Extensive simulations in a complex 3D inspection environment demonstrate that HAP-DQN enables a fleet of UAV drones to learn policies that are significantly more efficient, robust, and safe than those learned by benchmark algorithms like I-DQN, VDN, and MADDPG. The algorithm achieves a high task success rate, plans shorter paths, and most notably, drastically reduces the rate of conflicts between UAV drones, which is paramount for the safe deployment of dense aerial swarms.

The proposed modules are conceptually general and could be integrated into other value-based or even policy-based multi-agent reinforcement learning frameworks for UAV drone coordination.
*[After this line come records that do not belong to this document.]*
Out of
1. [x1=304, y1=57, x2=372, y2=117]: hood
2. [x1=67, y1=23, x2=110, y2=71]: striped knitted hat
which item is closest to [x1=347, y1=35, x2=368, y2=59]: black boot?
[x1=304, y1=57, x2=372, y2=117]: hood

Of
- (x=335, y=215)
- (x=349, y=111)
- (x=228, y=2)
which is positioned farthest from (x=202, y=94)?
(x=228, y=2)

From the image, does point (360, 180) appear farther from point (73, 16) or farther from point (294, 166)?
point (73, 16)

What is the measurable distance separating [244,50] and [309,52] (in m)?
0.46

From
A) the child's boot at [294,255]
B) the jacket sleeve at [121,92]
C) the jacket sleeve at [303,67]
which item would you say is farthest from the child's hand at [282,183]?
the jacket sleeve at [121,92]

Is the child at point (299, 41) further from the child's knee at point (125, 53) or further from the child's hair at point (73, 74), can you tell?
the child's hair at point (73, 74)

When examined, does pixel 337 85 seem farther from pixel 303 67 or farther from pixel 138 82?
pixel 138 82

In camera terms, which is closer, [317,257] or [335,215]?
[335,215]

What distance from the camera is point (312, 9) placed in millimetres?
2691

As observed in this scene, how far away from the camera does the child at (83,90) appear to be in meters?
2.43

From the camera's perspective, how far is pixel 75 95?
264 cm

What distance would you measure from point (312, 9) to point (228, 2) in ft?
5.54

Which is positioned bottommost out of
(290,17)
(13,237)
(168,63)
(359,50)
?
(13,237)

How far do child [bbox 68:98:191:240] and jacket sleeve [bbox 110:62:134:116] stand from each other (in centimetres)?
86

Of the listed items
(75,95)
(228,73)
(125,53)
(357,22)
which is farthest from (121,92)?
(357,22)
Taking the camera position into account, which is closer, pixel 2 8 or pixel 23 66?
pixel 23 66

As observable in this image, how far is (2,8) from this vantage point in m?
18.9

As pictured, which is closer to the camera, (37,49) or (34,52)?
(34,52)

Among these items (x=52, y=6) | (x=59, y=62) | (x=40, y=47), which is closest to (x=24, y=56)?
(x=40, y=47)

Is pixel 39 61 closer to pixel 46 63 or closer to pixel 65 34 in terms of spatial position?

Future work will focus on testing HAP-DQN with a larger number of UAV drones, incorporating more realistic communication models with delays and packet loss, and transferring the learned policy to physical UAV drone platforms in real-world inspection scenarios.

Component	Description	Mathematical Definition / Composition
State Space \( \mathcal{S} \)	The local observation of the UAV drone.	\( s_{i,t} = [ \mathbf{p}_{i,t}, \mathbf{v}_{i,t}, \mathbf{p}_{\text{goal}_i}, \mathbf{o}_{i,t}, \mathbf{n}_{i,t} ] \). – \( \mathbf{p}_{i,t}, \mathbf{v}_{i,t} \in \mathbb{R}^3 \): Position & velocity. – \( \mathbf{p}_{\text{goal}_i} \in \mathbb{R}^3 \): Target location. – \( \mathbf{o}_{i,t} \in \mathbb{R}^m \): Sensor readings of nearby static obstacles. – \( \mathbf{n}_{i,t} \in \mathbb{R}^{k \times 6} \): States (relative pos & vel) of \( k \) nearest neighbor UAV drones within \( d_{\text{comm}} \).
Action Space \( \mathcal{A} \)	Discrete motion primitives.	\( \mathcal{A} = \{ \text{Forward, Turn Left, Turn Right, Climb, Descend,} \) \( \text{Climb-Left, Climb-Right} \} \). Each action corresponds to a fixed displacement.
Reward Function \( \mathcal{R} \)	Guides the UAV drone towards desired behavior.	\( R(s_{i,t}, a_{i,t}) = R_{\text{goal}} + R_{\text{collision}} + R_{\text{step}} \). – \( R_{\text{goal}} = +r_g \) if \( \\|\mathbf{p}_i – \mathbf{p}_{\text{goal}_i}\\|_2 < \epsilon_g \). – \( R_{\text{collision}} = -r_c \) (static obstacle), \( -r_d \) (near-miss with another UAV drone). – \( R_{\text{step}} = -r_s \) per timestep (encourages efficiency).
Transition \( \mathcal{P} \) & Discount \( \gamma \)	Environment dynamics and future reward importance.	\( \mathcal{P}(s’\|s,a) \) defined by drone kinematics and environment. Discount factor \( \gamma \in [0,1) \) (e.g., 0.99).